[Spatial question entries]
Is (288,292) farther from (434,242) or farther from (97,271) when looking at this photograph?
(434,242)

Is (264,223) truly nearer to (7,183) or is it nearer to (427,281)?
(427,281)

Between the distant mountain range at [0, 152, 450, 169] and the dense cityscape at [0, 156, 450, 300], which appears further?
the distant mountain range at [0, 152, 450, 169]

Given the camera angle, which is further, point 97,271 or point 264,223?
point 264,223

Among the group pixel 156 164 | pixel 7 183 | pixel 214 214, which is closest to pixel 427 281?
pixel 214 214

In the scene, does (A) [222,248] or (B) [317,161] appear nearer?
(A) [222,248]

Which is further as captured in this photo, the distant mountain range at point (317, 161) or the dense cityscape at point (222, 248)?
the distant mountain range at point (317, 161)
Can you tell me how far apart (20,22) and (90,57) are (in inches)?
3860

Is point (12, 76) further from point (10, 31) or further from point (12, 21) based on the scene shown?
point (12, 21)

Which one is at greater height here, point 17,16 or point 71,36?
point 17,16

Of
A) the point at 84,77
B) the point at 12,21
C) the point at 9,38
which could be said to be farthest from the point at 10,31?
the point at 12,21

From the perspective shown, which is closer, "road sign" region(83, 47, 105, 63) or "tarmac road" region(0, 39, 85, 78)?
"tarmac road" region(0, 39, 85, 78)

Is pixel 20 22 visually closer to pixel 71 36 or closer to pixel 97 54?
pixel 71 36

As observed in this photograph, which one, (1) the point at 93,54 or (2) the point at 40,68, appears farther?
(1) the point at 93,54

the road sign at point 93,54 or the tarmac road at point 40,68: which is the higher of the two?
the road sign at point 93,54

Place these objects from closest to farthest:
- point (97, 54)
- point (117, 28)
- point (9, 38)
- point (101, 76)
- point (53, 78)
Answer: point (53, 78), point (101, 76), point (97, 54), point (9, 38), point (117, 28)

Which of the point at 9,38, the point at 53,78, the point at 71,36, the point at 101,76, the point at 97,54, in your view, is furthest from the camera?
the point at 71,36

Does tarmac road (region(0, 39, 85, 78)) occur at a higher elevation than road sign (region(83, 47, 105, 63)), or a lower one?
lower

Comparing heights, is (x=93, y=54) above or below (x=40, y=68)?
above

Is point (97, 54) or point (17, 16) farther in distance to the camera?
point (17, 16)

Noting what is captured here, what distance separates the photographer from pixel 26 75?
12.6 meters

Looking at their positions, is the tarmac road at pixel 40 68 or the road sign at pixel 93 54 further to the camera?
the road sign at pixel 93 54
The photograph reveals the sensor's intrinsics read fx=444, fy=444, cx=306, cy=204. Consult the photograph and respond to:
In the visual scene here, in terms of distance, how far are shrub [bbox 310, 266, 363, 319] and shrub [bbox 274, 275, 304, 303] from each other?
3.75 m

● **THE EXERCISE**
Can you turn the stretch from the line containing "Does tarmac road" through the end of the records into a two-column CSV with headers "prompt" and "reply"? Give one row per record, with each field in quotation marks and any line breaks replaced by spaces.

● **WRITTEN RESPONSE**
prompt,reply
"Does tarmac road (region(0, 39, 85, 78)) occur at a higher elevation than road sign (region(83, 47, 105, 63)), or a lower one?","lower"
"Comparing heights, is (x=93, y=54) above or below (x=40, y=68)?","above"
"Is point (97, 54) or point (17, 16) farther in distance to the camera?","point (17, 16)"
"Noting what is captured here, what distance separates the photographer from pixel 26 75?","12.6 meters"
"Looking at their positions, is the tarmac road at pixel 40 68 or the road sign at pixel 93 54 further to the camera?","the road sign at pixel 93 54"
"The photograph reveals the sensor's intrinsics read fx=444, fy=444, cx=306, cy=204. Consult the photograph and respond to: In the visual scene here, in terms of distance, how far are shrub [bbox 310, 266, 363, 319] and shrub [bbox 274, 275, 304, 303] from each other?","3.75 m"